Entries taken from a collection
---*---

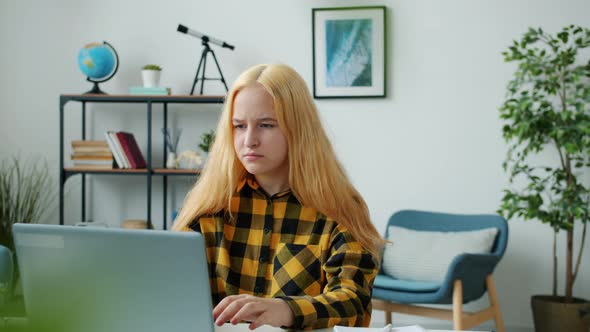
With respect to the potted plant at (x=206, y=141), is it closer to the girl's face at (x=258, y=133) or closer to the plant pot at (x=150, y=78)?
the plant pot at (x=150, y=78)

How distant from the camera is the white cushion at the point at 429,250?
3588 mm

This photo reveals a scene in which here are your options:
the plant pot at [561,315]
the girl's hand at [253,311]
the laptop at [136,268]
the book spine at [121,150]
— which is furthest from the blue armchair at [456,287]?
the laptop at [136,268]

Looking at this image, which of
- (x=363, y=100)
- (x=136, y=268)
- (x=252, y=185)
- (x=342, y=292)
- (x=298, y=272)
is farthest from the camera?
(x=363, y=100)

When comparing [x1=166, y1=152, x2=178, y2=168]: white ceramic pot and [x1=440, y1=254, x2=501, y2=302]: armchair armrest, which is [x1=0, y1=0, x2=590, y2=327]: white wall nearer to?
[x1=166, y1=152, x2=178, y2=168]: white ceramic pot

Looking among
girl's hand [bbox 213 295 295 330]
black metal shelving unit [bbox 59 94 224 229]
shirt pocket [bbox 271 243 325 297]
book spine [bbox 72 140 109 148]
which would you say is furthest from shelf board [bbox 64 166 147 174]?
girl's hand [bbox 213 295 295 330]

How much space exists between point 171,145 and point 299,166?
2.82m

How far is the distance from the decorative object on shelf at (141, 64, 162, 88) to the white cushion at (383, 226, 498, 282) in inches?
64.9

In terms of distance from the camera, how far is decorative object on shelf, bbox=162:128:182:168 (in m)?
4.07

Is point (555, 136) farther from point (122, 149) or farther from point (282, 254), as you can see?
point (282, 254)

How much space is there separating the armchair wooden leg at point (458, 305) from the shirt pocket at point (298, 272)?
1989mm

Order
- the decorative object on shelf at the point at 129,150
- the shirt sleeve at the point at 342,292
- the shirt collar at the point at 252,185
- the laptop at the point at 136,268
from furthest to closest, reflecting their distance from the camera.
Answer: the decorative object on shelf at the point at 129,150
the shirt collar at the point at 252,185
the shirt sleeve at the point at 342,292
the laptop at the point at 136,268

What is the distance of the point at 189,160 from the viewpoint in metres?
4.09

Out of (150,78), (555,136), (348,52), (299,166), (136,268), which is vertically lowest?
(136,268)

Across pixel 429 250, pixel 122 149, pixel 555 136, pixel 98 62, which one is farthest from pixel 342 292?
pixel 98 62
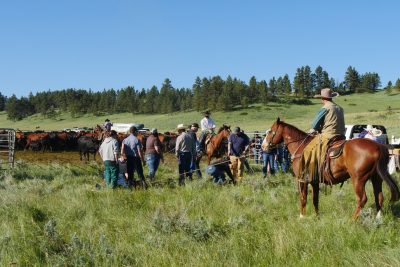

---*---

== Prompt ==
Write out every line of the records above as a JSON list of strings, one string per line, with blank lines and the picture placeholders omitted.

== Written solution ==
[
  "With respect to the potted plant at (x=206, y=141), is it closer to the girl's face at (x=258, y=133) or closer to the plant pot at (x=150, y=78)?",
  "the plant pot at (x=150, y=78)",
  "How distant from the camera is the white cushion at the point at 429,250?",
  "3588 mm",
  "This photo reveals a scene in which here are your options:",
  "the plant pot at [561,315]",
  "the girl's hand at [253,311]",
  "the laptop at [136,268]",
  "the book spine at [121,150]",
  "— which is furthest from the blue armchair at [456,287]?",
  "the laptop at [136,268]",
  "Looking at this image, which of",
  "- (x=363, y=100)",
  "- (x=136, y=268)",
  "- (x=252, y=185)",
  "- (x=342, y=292)",
  "- (x=298, y=272)",
  "is farthest from the camera?",
  "(x=363, y=100)",
  "When comparing [x1=166, y1=152, x2=178, y2=168]: white ceramic pot and [x1=440, y1=254, x2=501, y2=302]: armchair armrest, which is [x1=0, y1=0, x2=590, y2=327]: white wall nearer to?",
  "[x1=166, y1=152, x2=178, y2=168]: white ceramic pot",
  "Looking among",
  "girl's hand [bbox 213 295 295 330]",
  "black metal shelving unit [bbox 59 94 224 229]",
  "shirt pocket [bbox 271 243 325 297]",
  "book spine [bbox 72 140 109 148]",
  "which would you say is furthest from shelf board [bbox 64 166 147 174]?",
  "girl's hand [bbox 213 295 295 330]",
  "How much space exists between point 171,145 and point 299,166?",
  "2.82m",
  "How far is the distance from the decorative object on shelf at (141, 64, 162, 88) to the white cushion at (383, 226, 498, 282) in inches?",
  "64.9",
  "In terms of distance from the camera, how far is decorative object on shelf, bbox=162:128:182:168 (in m)?",
  "4.07",
  "Is point (555, 136) farther from point (122, 149) or farther from point (282, 254), as you can see?",
  "point (282, 254)",
  "How much space is there separating the armchair wooden leg at point (458, 305) from the shirt pocket at point (298, 272)?",
  "1989mm",
  "Order",
  "- the decorative object on shelf at the point at 129,150",
  "- the shirt sleeve at the point at 342,292",
  "- the shirt collar at the point at 252,185",
  "- the laptop at the point at 136,268",
  "from furthest to closest, reflecting their distance from the camera.",
  "Answer: the decorative object on shelf at the point at 129,150",
  "the shirt collar at the point at 252,185",
  "the shirt sleeve at the point at 342,292",
  "the laptop at the point at 136,268",
  "What is the distance of the point at 189,160 from the viewpoint in metres?",
  "4.09",
  "Out of (150,78), (555,136), (348,52), (299,166), (136,268), which is vertically lowest?",
  "(136,268)",
  "Across pixel 429 250, pixel 122 149, pixel 555 136, pixel 98 62, which one is farthest from pixel 342 292?",
  "pixel 98 62"
]